**INSTRUCTION:** Copy out the piece on the climate crisis below in full, word for word.

**SELECTED EXCERPT:**
________
Clearly, the climate crisis is upon us

This summer's sizzling t...

Posted: Jul 31, 2018 3:19 PM
Updated: Jul 31, 2018 3:19 PM

This summer's sizzling temperatures, savage droughts, raging wildfires, floods and acute water shortages -- from Japan to the Arctic Circle, California to Greece -- are surely evidence beyond any reasonable doubt that the climate crisis is upon us now.

This is the new normal -- until it gets worse.

We, the entire global community, the residents of this planet, must finally grasp the urgency at hand and undertake dramatic, meaningful measures -- initiatives beyond the modest goals of 2015 Paris climate accord -- to stave off nothing less than the destruction of civilization as we know it.

This may sound hyperbolic, but it's mainstream opinion among serious scientists worldwide: Climate change, unchecked, will eventually wipe out our race -- and man-made greenhouse gas emissions are still rising.
________
**SUPPLIED MATERIAL:**
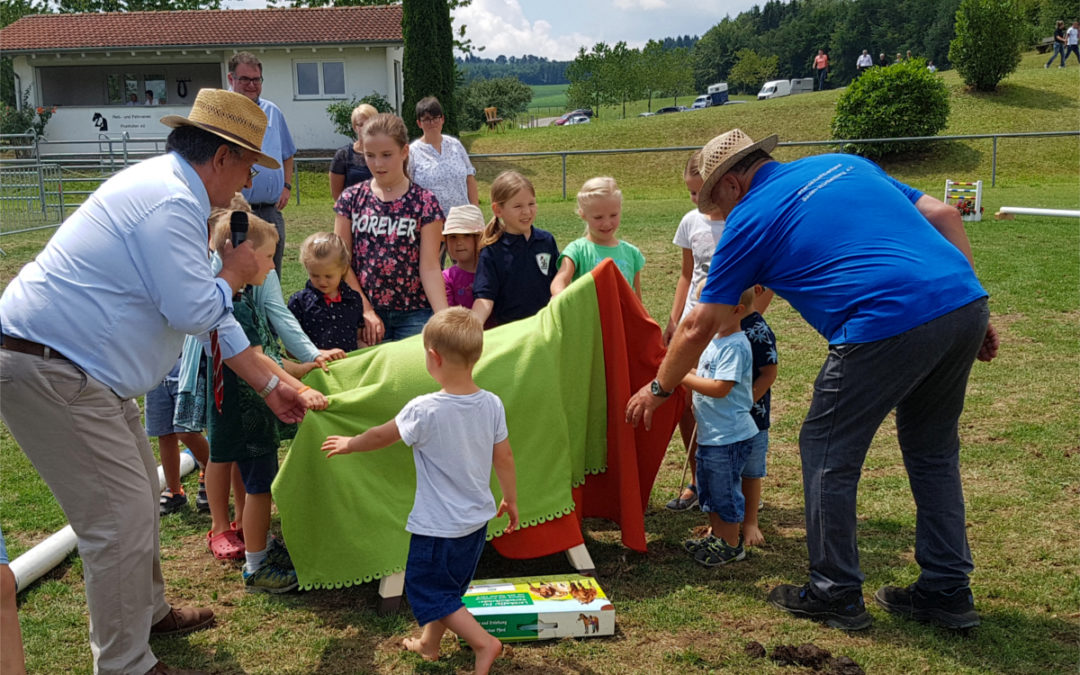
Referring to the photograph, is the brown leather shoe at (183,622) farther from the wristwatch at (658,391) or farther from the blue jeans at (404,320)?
the wristwatch at (658,391)

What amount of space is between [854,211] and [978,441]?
321 centimetres

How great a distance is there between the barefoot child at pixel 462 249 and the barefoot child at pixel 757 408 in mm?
1725

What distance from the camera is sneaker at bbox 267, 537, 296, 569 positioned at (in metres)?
4.49

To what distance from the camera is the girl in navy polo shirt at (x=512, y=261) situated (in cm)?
505

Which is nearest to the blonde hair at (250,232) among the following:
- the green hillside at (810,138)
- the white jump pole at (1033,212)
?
the white jump pole at (1033,212)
________
**WRITTEN REPLY:**
Clearly, the climate crisis is upon us

This summer's sizzling t...

Posted: Jul 31, 2018 3:19 PM
Updated: Jul 31, 2018 3:19 PM

This summer's sizzling temperatures, savage droughts, raging wildfires, floods and acute water shortages -- from Japan to the Arctic Circle, California to Greece -- are surely evidence beyond any reasonable doubt that the climate crisis is upon us now.

This is the new normal -- until it gets worse.

We, the entire global community, the residents of this planet, must finally grasp the urgency at hand and undertake dramatic, meaningful measures -- initiatives beyond the modest goals of 2015 Paris climate accord -- to stave off nothing less than the destruction of civilization as we know it.

This may sound hyperbolic, but it's mainstream opinion among serious scientists worldwide: Climate change, unchecked, will eventually wipe out our race -- and man-made greenhouse gas emissions are still rising.